On Love and Shame and Empathy and Resistance
1.
My entire life I have been trying to get my head around how loving someone does not necessarily mean empathizing with him. How loving often means silencing not yourself but a part of your beloved.
One thought this leads to is that love is cultural. How we love, and who we find loveable in which ways, is cultural. And our culture is conflict. Perhaps this is because of our American myth of the individual.
The individual is not a universal concept. It means different things to different cultures.
For one it makes me think about the difference between conflict and resistance.
Resistance starts within the self. Our idea of conflict is mostly outside the self. In fact, self-conflict can lead to resistance far more often than public conflict. Because self-conflict is often about self-contradiction, which leads to a better understanding of what one really believes.
Our myth of the individual is that what makes one an individual is how one is different from others. This is not essential to one’s conception of the individual, however. One way to rethink the individual is to consider those individuals who make their subjectivity from exploring difference within the self. This, as I understand it, is the theory of psychoanalysis.
Perhaps resistance in the self is a prerequisite for empathetic love. Perhaps, in other words, it requires the ability to see difference within oneself to see others as having difference within themselves, rather than simply being different from you.
2.
I’ve been thinking about shaming and social media and the relationship between the public and private.
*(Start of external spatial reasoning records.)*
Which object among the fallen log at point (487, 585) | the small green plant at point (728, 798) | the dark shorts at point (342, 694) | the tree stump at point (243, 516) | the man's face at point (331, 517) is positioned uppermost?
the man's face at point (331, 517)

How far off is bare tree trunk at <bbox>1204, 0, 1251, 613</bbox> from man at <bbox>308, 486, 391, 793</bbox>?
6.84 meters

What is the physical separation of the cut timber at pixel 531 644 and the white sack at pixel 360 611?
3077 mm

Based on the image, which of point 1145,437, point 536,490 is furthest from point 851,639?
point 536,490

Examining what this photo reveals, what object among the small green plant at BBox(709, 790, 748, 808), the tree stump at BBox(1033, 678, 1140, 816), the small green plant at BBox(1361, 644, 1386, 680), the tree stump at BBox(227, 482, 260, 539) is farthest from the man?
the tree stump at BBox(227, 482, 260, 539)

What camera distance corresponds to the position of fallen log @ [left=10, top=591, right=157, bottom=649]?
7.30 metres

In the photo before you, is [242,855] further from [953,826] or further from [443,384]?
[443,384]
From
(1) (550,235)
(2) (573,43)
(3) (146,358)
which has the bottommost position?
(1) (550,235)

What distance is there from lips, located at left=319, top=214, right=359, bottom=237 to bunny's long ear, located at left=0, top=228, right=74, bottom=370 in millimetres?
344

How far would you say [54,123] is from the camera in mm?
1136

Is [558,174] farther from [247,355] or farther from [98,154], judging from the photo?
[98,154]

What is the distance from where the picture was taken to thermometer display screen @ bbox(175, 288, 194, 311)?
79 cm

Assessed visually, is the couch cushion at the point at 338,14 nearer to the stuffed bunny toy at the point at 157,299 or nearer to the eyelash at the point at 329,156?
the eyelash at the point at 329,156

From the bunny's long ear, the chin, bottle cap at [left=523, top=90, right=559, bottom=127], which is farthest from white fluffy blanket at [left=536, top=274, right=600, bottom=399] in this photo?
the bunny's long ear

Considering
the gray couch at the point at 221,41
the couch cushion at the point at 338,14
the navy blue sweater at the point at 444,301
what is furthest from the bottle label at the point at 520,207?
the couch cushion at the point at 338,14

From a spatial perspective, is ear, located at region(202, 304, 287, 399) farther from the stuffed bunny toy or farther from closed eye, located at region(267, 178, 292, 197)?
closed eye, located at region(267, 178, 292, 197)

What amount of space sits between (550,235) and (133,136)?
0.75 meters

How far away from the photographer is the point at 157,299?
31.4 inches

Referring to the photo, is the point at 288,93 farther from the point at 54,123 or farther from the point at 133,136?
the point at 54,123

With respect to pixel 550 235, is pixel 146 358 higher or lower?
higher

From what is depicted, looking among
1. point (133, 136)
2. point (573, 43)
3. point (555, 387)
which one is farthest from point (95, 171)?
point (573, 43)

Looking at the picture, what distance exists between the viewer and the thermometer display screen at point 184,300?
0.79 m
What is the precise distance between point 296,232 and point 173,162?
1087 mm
Shaming is conflict, so of course it has a place in our culture. But how often does being shamed really lead to feeling shame? The more common reaction is likely anger. Over time, if what is shaming does not disappear, anger becomes hate.
In contrast, feeling shame can create resistance within the self. Shame can tell you that your beliefs do not match your actions. Or that your beliefs do not match your professed beliefs. My daughter feels shame when she hides her lunch out of fear for what her friends will say about it. When she tells us, it’s okay, we ask, how do you feel?
Interestingly, if your beliefs match your professed beliefs, being shamed will not make you feel shame. If you do not realize your beliefs do not match your professed beliefs, being shamed will also not make you feel shame. If one is not aware of self-contradiction, it may manifest physically, but it will not lead to self-resistance or growth.
I hid the ways I was bullied from my parents because I wanted them to continue loving me and when I said, everything is okay, they said, great. What I knew was I was different from others. I didn’t know the differences within myself. I kicked out windows, I got into fights. I wanted my attackers to feel shame, but they did not. If they were forced to apologize, it only made them angrier and they used their secret anger on me at a later date.
3.
But worse were the people who believed they loved me, because they too believed they had done nothing wrong, but their love made me believe that I had. They too did not feel shame.
I felt shame. But I didn’t understand that to feel shame was to understand something about love. It wasn’t until I was able to separate the way they loved me from empathy, that I understood that none of us had become an individual.
They wanted to love me into being like them. My attackers wanted to let me, and themselves, know I was not like them. Both of these desires were about who they believed they were: different from me.
Neither of them knew who I was, though, because neither of them knew who they would be on their own.
If white supremacists got what they wanted, they would no longer know how to define themselves. But neither would hardcore allies.
Sometimes, at its best, my love teaches me that I need to resolve something in myself.